Judge Modifies Court Order in Wilbros Case
A modified court order is taking effect immediately in the Stephens County vs. Wilbros civil suit case.
The two sides met before Judge Robert Adamson for an all-day hearing Thursday in Stephens County Superior Court.
Thursday’s hearing included statements from both attorneys, as well as testimony from Wilbros’ owner Joe Wilbanks, two Georgia Environmental Protection Division officials, and an expert on composting from the University of Georgia.
During the hearing, Judge Adamson told both sides he wanted to know why there was a continuing odor problem and what could be done to try to alleviate it short of a 300-day timeline for in-vessel composting, or composting done in an enclosed facility, proposed by Wilbros.
The judge and attorneys for both sides agreed on a modified court order that would shorten that 300-day timeline where possible, including shortening the timeline for a pilot in-vessel composting program at the Rose Lane facility.
Also, the modified order will require Wilbros to place both permeable covers and woodchip covers over the outdoor compost rows within 10 days, as well as increase the carbon-nitrogen ratio in the composting process.
Finally, the modified order will mandate Wilbros to decrease the amount of chicken skin and fat waste being used on the compost pad by 30 percent.
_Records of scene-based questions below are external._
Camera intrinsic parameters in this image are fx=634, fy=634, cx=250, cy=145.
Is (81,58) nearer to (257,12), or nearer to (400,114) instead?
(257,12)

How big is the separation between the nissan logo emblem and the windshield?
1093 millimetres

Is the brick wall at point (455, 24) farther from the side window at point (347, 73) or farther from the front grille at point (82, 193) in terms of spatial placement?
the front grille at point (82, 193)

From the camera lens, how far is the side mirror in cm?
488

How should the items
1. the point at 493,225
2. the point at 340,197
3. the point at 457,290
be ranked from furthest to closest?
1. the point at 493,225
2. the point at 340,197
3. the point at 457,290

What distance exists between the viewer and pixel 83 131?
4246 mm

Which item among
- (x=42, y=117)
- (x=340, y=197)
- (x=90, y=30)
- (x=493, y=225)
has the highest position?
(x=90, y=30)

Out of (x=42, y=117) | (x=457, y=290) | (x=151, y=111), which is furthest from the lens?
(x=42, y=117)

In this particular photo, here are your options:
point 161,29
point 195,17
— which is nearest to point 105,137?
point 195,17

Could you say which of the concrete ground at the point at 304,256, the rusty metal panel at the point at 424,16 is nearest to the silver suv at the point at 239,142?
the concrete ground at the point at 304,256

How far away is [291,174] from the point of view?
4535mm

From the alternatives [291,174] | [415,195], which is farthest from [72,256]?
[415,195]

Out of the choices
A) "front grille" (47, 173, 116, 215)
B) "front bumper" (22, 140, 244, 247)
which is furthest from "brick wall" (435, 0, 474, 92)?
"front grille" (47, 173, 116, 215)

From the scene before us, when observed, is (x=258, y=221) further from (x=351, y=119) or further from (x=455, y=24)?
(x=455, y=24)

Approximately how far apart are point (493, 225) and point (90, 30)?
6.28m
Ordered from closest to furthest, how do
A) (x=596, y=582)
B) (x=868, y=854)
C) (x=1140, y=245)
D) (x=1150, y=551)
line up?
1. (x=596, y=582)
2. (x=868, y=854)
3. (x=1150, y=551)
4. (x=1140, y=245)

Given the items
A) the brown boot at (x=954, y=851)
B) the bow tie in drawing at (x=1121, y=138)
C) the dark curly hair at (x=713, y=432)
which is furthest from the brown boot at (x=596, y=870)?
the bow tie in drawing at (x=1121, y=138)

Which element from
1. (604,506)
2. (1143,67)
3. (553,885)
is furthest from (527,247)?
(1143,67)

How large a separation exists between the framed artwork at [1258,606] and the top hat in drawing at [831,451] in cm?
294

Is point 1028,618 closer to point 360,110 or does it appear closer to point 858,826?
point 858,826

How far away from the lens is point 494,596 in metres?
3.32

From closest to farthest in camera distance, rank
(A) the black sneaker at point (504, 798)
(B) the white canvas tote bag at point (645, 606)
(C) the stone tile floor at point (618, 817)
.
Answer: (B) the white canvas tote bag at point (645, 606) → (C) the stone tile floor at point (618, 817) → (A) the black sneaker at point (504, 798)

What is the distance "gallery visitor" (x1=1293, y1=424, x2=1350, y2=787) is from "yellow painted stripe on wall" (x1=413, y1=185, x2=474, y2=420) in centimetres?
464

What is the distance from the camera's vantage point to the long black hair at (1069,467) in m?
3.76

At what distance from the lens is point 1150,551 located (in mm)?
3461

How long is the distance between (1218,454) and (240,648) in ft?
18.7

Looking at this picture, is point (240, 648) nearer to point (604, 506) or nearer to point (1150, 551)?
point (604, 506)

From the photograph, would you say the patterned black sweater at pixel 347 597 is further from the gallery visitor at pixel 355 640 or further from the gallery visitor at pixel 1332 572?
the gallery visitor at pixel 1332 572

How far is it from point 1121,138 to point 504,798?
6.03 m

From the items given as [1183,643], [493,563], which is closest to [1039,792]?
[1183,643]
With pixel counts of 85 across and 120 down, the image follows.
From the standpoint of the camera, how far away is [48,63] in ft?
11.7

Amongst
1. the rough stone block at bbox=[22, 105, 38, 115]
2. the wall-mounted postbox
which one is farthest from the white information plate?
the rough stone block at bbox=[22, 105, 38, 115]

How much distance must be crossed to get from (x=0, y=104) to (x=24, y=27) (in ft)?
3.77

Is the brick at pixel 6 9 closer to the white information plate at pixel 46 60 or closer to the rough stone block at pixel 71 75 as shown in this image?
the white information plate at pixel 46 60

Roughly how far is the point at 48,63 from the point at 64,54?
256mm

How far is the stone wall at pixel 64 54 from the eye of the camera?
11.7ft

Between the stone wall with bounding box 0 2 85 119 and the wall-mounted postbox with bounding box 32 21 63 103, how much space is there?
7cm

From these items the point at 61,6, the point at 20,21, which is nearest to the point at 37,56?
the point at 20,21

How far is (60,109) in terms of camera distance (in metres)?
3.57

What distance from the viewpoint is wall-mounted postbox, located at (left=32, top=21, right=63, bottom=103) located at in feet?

The order will also state that if Wilbros misses any deadlines in the order, it must decrease that chicken skin and fat waste by another 20 percent.
All of these were recommendations made by an expert witness called by the plaintiffs.
Don Stack, representing Stephens County and the other plaintiffs, said he is pleased with the outcome of today’s hearing.
“I think the judge is acutely aware of the concerns of the citizens and rightfully is considering the impacts to all the parties,” said Stack.
In remarks made during the hearing, Judge Adamson said he knows there is an odor problem and he knows citizens are tired of it.
However, the judge also said he is “not going to pull the economic plug” and shut the facility down at this time.
Wilbros’ attorney, Steven Gilliam, said he is satisfied with where the judge stands.
“Obviously, we are pleased that the judge understands the economics of the situation as well as the sensitivity of the neighbors and he is balancing those two interests,” said Gilliam, who called what the judge came up with a “very good proposal.”
During Thursday’s hearing, Dr. K.C. Das, a composting expert from the University of Georgia, testified that he feels many of the steps that are ending up in the modified order should help reduce odors from the Wilbros facility, specifically the compost piles.
Das said chicken skin and fat is very odorous in composting and hard to work with and reducing the amount of that in compost should reduce total odor production.
Meanwhile, he also said that while in-vessel composting will control odors better than composting out in the open, odors can be somewhat controlled on outdoor composting by raising the carbon-nitrogen ratio to slow bacterial decomposition that causes odor and adding permeable covers to the compost to reduce the amount of gas and air that comes off of the composting material.
The court also heard from Ted Hendrickz and Jeff Cown with the Georgia Environmental Protection Division Thursday.
Both men have been involved with inspecting the Wilbros facility in regards to Environmental Protection Division regulations, including the consent order Wilbros agreed to with the EPD in December.
That consent order laid out steps for Wilbros to take that EPD officials said at the time they felt would help reduce the odor.
During his testimony, Hendrickz confirmed that the EPD was working on a notice of violation against Wilbros, but did not go into detail, stating he could not discuss details of an ongoing enforcement action.
Possible violations of the EPD consent order came up after Wilbros’ owner Joe Wilbanks took the stand first thing Thursday morning.
Under questioning, Stack asked Wilbanks about numerous EPD findings on site visits that did not appear to be in compliance with the consent order.
Wilbanks called some of those findings incorrect, but did seem to acknowledge some things at the facility pointed out by the EPD may have been in contradiction to the consent order.
With the terms of the order agreed to and in place, attorneys and the judge will now work on the formal written order.